Value here is not necessarily money as it can be a user base or market share that can be monetized later: the investors market puts a price tag on a large user base but often not on a sound software architecture.
In fact, this lesson is a reality in capitalism-based companies whose funding is received through demonstrating business results; again, not necessarily profitability but acquisition, retention, growth metrics (Twitter) or revenue (Amazon):
Short-term capital investments are a very common business model in companies adopting Agile software development.
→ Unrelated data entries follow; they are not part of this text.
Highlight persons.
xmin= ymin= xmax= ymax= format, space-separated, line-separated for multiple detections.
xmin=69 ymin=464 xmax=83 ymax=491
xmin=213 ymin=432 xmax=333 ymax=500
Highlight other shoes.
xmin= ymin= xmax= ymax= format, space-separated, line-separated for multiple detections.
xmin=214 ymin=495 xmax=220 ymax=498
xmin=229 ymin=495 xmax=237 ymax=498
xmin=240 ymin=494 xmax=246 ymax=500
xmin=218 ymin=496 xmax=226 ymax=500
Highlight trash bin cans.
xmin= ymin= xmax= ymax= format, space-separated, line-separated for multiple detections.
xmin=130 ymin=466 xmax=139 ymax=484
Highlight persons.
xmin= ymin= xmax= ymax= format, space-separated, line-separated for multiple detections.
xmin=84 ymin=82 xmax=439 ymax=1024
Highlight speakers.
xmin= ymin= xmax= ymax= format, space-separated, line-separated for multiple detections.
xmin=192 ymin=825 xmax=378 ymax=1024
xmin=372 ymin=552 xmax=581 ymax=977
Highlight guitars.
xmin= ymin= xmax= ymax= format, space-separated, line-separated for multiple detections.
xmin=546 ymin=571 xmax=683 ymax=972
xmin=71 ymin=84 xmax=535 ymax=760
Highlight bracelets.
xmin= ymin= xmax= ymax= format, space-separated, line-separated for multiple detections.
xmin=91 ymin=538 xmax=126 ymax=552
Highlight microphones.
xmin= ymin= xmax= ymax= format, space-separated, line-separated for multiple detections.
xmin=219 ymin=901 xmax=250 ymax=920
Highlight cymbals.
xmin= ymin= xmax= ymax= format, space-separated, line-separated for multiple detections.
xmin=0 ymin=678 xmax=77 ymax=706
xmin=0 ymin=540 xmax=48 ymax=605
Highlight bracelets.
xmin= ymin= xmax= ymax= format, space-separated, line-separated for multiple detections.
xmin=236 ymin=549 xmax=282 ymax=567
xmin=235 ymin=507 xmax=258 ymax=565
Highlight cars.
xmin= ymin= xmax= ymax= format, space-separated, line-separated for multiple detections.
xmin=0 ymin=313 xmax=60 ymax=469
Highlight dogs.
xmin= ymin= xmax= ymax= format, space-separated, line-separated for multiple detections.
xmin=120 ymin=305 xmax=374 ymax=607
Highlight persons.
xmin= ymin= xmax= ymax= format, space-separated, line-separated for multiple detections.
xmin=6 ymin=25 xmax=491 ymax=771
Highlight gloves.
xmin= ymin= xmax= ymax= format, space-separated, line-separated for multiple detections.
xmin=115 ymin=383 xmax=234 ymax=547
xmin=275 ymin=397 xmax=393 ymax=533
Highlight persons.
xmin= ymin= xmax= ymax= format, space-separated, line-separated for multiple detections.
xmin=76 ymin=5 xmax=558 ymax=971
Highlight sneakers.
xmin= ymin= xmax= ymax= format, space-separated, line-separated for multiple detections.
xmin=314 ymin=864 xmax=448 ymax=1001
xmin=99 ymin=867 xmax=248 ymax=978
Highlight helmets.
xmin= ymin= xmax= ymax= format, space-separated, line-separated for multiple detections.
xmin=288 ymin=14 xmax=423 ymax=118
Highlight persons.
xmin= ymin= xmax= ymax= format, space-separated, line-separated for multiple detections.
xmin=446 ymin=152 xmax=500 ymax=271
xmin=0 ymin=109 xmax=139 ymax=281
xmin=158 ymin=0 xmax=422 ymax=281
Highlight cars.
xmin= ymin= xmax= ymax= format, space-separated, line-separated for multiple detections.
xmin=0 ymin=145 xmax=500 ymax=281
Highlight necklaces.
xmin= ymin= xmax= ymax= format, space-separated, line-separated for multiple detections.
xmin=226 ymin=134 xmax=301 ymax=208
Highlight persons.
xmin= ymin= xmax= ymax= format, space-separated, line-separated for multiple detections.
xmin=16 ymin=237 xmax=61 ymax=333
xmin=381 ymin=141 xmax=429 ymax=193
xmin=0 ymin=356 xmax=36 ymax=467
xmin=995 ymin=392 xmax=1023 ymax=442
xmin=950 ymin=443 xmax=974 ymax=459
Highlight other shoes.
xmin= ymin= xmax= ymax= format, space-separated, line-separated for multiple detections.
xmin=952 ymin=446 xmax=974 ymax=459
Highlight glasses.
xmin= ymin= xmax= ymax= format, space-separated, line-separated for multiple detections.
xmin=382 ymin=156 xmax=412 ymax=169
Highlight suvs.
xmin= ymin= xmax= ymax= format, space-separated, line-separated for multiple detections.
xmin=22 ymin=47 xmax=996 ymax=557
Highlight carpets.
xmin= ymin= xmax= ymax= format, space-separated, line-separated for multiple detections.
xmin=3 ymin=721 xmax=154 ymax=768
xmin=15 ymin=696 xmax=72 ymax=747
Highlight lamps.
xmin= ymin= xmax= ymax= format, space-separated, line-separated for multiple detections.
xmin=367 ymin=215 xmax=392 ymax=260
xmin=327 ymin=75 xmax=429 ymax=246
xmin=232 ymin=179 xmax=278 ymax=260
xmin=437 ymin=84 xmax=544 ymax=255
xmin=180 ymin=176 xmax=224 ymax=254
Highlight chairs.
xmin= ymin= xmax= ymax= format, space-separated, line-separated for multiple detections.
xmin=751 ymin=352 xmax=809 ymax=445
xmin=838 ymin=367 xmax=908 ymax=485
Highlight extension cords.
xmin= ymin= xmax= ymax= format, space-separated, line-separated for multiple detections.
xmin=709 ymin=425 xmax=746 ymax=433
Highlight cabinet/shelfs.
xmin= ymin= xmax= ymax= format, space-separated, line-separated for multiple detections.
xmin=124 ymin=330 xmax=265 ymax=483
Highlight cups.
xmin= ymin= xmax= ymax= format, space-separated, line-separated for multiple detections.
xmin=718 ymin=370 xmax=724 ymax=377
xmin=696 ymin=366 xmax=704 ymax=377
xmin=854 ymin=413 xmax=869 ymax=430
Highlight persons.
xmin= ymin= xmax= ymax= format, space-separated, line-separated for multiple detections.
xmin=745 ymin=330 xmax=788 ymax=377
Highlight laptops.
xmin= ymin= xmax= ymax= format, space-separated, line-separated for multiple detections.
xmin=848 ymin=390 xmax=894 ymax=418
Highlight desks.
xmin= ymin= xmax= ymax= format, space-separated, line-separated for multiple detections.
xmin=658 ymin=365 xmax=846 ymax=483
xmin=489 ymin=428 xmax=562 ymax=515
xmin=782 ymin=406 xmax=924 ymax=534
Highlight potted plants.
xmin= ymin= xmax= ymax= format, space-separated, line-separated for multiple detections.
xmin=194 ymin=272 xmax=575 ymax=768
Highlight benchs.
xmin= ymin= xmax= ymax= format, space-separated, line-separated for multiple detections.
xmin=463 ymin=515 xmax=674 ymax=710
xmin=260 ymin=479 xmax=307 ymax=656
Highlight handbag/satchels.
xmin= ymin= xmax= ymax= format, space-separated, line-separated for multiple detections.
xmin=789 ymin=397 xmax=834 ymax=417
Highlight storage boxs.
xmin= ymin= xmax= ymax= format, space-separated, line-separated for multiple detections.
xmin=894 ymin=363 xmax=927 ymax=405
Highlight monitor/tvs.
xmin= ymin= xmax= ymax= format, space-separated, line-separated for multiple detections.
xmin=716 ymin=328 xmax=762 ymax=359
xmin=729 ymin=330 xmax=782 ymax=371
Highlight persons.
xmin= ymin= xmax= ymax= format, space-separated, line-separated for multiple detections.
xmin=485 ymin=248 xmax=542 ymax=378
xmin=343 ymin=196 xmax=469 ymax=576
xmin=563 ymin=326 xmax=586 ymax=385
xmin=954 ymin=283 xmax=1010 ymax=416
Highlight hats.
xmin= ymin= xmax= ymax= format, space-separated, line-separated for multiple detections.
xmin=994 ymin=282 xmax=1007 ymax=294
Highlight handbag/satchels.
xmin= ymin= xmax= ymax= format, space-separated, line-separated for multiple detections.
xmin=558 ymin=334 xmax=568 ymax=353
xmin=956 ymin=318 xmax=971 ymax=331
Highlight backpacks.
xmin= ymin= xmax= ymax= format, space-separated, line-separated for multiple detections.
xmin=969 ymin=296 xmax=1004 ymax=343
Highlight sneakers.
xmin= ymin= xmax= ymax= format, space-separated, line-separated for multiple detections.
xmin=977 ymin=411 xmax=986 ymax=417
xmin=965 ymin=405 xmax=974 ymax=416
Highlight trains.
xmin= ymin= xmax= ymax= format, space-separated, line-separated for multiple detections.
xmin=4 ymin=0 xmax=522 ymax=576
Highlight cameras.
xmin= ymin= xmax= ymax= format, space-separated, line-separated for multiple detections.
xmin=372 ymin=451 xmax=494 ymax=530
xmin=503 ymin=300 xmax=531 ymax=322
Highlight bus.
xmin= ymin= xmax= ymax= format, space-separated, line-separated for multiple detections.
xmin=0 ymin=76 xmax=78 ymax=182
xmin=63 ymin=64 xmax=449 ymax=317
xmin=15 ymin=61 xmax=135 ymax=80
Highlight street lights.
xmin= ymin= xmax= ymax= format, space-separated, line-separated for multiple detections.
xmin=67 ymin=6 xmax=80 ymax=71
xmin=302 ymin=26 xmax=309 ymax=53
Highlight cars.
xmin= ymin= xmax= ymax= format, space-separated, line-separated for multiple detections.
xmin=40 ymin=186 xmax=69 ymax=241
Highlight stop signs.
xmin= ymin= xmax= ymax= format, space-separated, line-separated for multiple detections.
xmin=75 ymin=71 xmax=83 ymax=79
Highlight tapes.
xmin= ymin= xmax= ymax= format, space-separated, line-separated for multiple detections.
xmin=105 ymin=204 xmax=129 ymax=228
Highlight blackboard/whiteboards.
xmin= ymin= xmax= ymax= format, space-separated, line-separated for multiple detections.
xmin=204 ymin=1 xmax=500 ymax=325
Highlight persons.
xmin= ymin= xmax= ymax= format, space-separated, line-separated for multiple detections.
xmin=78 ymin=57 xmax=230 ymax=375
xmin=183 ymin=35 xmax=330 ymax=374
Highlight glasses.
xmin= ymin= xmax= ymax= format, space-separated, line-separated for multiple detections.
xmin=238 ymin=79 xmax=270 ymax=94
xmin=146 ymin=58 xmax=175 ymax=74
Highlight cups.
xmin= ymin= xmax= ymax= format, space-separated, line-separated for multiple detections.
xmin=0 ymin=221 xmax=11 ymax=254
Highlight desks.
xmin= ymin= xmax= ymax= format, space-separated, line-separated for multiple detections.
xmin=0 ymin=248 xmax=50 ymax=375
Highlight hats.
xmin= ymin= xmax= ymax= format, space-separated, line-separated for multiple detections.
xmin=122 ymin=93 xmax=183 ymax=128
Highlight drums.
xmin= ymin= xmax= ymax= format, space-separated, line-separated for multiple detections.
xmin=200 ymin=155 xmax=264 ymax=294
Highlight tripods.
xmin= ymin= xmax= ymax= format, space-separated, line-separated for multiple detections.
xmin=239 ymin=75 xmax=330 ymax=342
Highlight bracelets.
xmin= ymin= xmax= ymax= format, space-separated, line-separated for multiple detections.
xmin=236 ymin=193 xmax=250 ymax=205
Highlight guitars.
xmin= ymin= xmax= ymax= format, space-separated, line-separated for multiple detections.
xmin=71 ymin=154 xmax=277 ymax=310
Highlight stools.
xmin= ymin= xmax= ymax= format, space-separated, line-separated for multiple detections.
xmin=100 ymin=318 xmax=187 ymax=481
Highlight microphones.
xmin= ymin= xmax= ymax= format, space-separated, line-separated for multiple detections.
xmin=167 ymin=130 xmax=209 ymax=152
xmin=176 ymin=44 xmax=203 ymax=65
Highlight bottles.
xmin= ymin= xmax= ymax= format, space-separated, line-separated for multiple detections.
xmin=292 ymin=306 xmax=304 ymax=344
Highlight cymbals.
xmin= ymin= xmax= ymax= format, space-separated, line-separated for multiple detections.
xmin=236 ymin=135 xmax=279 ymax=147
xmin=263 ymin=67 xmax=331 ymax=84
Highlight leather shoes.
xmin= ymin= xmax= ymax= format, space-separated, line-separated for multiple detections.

They're not the only possible model to develop wealth: the Internet and GPS were created through generous public funding by the US government (which had its own military reasons).

Lesson: evolution takes a long time

If you take a look at the timeline of evolution on Earth, you'll see that it took a long time for more and more complex organisms to appear:
  • for the last 3.6 billion years, simple cells (prokaryotes);
  • for the last 300 million years, reptiles;
  • for the last 200 million years, mammals;
  • for the last 130 million years, flowers;
  • for the last 60 million years, the primates,
  • for the last 20 million years, the family Hominidae (great apes);
  • for the last 2.5 million years, the genus Homo (including humans and their predecessors);
  • for the last 200,000 years, anatomically modern humans.
We can argue that flowers are simpler than dinousaurs, and I'm going to address this later, but we widely believe that modern age humans express the most complex abilities ever seen on Earth: speaking, reading, writing, and tool-building. It can take a long time too for a complex software and an adequate design to emerge purely from iteration.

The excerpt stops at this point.